— Directions —
Every entry that follows should be output exactly, and every image in it left out.

[Stored data entries]
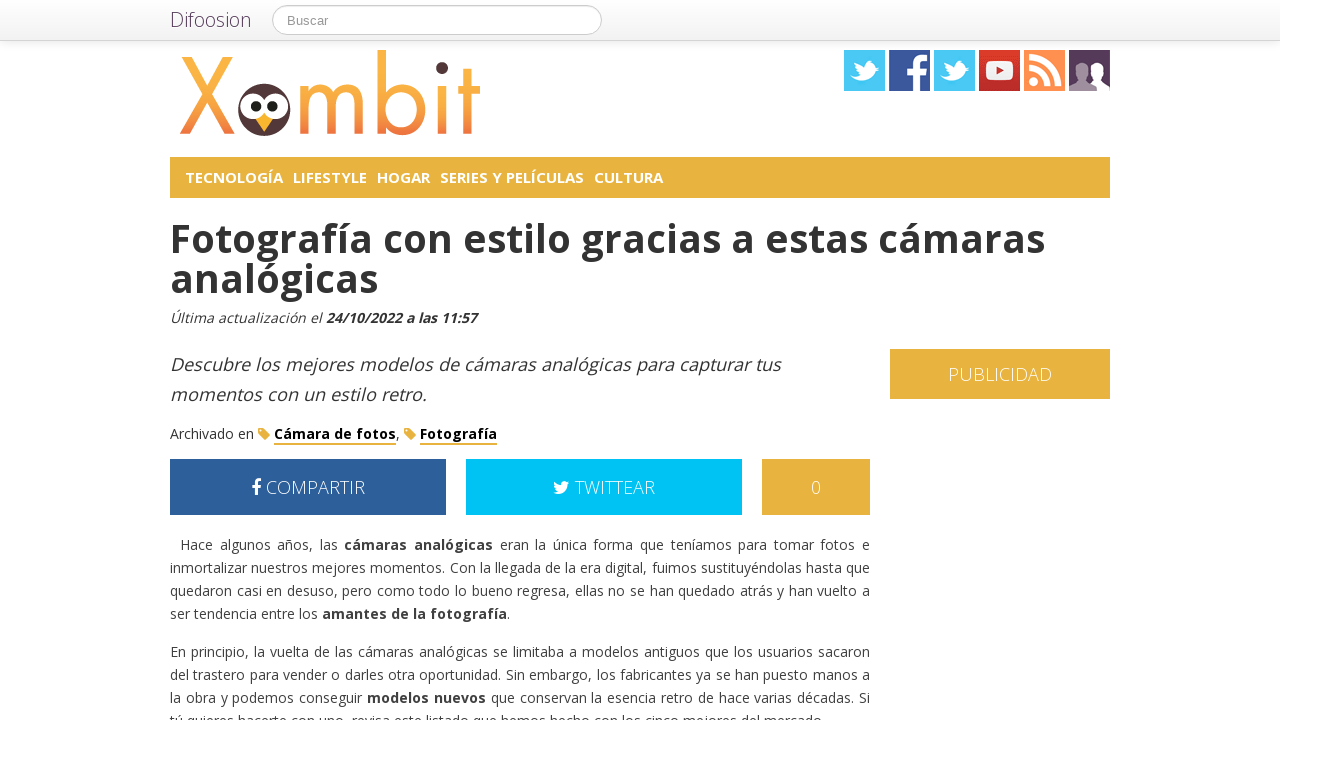

--- FILE ---
content_type: text/html; charset=utf-8
request_url: https://accounts.google.com/o/oauth2/postmessageRelay?parent=https%3A%2F%2Fxombit.com&jsh=m%3B%2F_%2Fscs%2Fabc-static%2F_%2Fjs%2Fk%3Dgapi.lb.en.2kN9-TZiXrM.O%2Fd%3D1%2Frs%3DAHpOoo_B4hu0FeWRuWHfxnZ3V0WubwN7Qw%2Fm%3D__features__
body_size: 158
content:
<!DOCTYPE html><html><head><title></title><meta http-equiv="content-type" content="text/html; charset=utf-8"><meta http-equiv="X-UA-Compatible" content="IE=edge"><meta name="viewport" content="width=device-width, initial-scale=1, minimum-scale=1, maximum-scale=1, user-scalable=0"><script src='https://ssl.gstatic.com/accounts/o/2580342461-postmessagerelay.js' nonce="q9ClQbe1fmaiusfvmhfTXA"></script></head><body><script type="text/javascript" src="https://apis.google.com/js/rpc:shindig_random.js?onload=init" nonce="q9ClQbe1fmaiusfvmhfTXA"></script></body></html>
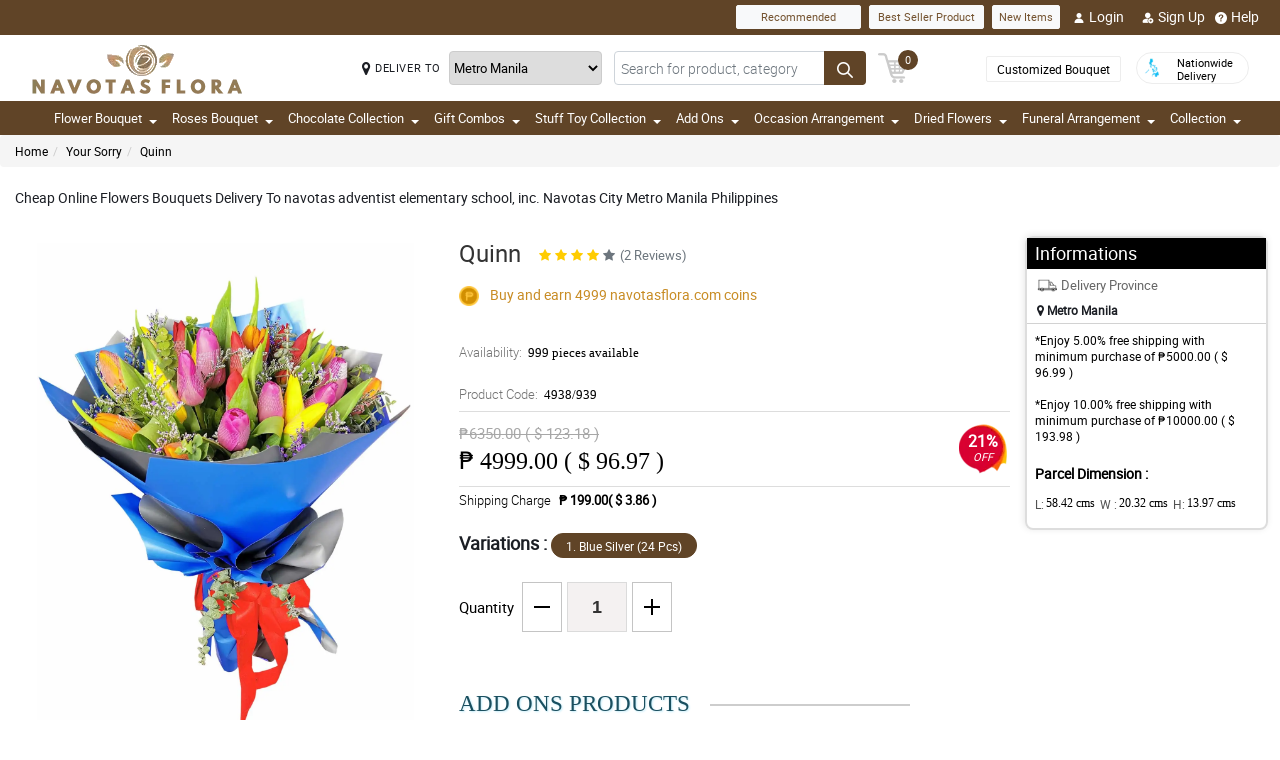

--- FILE ---
content_type: text/html; charset=UTF-8
request_url: https://www.navotasflora.com/api
body_size: 328
content:
{"status":1,"html":" <div class=\"ratingCommnetBx\">\n                                   <div class=\"starBx\"><label><i class=\"fa fa-star\" aria-hidden=\"true\"><\/i><i class=\"fa fa-star\" aria-hidden=\"true\"><\/i><i class=\"fa fa-star\" aria-hidden=\"true\"><\/i><i class=\"fa fa-star\" aria-hidden=\"true\"><\/i> <\/label><span>4\/ 5<\/span><\/div>\n                                   <div class=\"commentText\">\n                                       <p>Ordering was seamless and honest pricing (no hidden cost)<\/p>\n                                       <span>Reviewed by Jaxon Lazaro<\/span>\n                                   <\/div>\n                                <\/div> <div class=\"ratingCommnetBx\">\n                                   <div class=\"starBx\"><label><i class=\"fa fa-star\" aria-hidden=\"true\"><\/i><i class=\"fa fa-star\" aria-hidden=\"true\"><\/i><i class=\"fa fa-star\" aria-hidden=\"true\"><\/i><i class=\"fa fa-star\" aria-hidden=\"true\"><\/i> <\/label><span>4\/ 5<\/span><\/div>\n                                   <div class=\"commentText\">\n                                       <p>Affordable, customizable selections and same day delivery worked really well for me.<\/p>\n                                       <span>Reviewed by Maverick Mata<\/span>\n                                   <\/div>\n                                <\/div>"}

— Solved problem —
--- FILE ---
content_type: text/html; charset=utf-8
request_url: https://accounts.google.com/o/oauth2/postmessageRelay?parent=https%3A%2F%2Fxombit.com&jsh=m%3B%2F_%2Fscs%2Fabc-static%2F_%2Fjs%2Fk%3Dgapi.lb.en.2kN9-TZiXrM.O%2Fd%3D1%2Frs%3DAHpOoo_B4hu0FeWRuWHfxnZ3V0WubwN7Qw%2Fm%3D__features__
body_size: 158
content:
<!DOCTYPE html><html><head><title></title><meta http-equiv="content-type" content="text/html; charset=utf-8"><meta http-equiv="X-UA-Compatible" content="IE=edge"><meta name="viewport" content="width=device-width, initial-scale=1, minimum-scale=1, maximum-scale=1, user-scalable=0"><script src='https://ssl.gstatic.com/accounts/o/2580342461-postmessagerelay.js' nonce="q9ClQbe1fmaiusfvmhfTXA"></script></head><body><script type="text/javascript" src="https://apis.google.com/js/rpc:shindig_random.js?onload=init" nonce="q9ClQbe1fmaiusfvmhfTXA"></script></body></html>

--- FILE ---
content_type: text/html; charset=UTF-8
request_url: https://www.navotasflora.com/api
body_size: 328
content:
{"status":1,"html":" <div class=\"ratingCommnetBx\">\n                                   <div class=\"starBx\"><label><i class=\"fa fa-star\" aria-hidden=\"true\"><\/i><i class=\"fa fa-star\" aria-hidden=\"true\"><\/i><i class=\"fa fa-star\" aria-hidden=\"true\"><\/i><i class=\"fa fa-star\" aria-hidden=\"true\"><\/i> <\/label><span>4\/ 5<\/span><\/div>\n                                   <div class=\"commentText\">\n                                       <p>Ordering was seamless and honest pricing (no hidden cost)<\/p>\n                                       <span>Reviewed by Jaxon Lazaro<\/span>\n                                   <\/div>\n                                <\/div> <div class=\"ratingCommnetBx\">\n                                   <div class=\"starBx\"><label><i class=\"fa fa-star\" aria-hidden=\"true\"><\/i><i class=\"fa fa-star\" aria-hidden=\"true\"><\/i><i class=\"fa fa-star\" aria-hidden=\"true\"><\/i><i class=\"fa fa-star\" aria-hidden=\"true\"><\/i> <\/label><span>4\/ 5<\/span><\/div>\n                                   <div class=\"commentText\">\n                                       <p>Affordable, customizable selections and same day delivery worked really well for me.<\/p>\n                                       <span>Reviewed by Maverick Mata<\/span>\n                                   <\/div>\n                                <\/div>"}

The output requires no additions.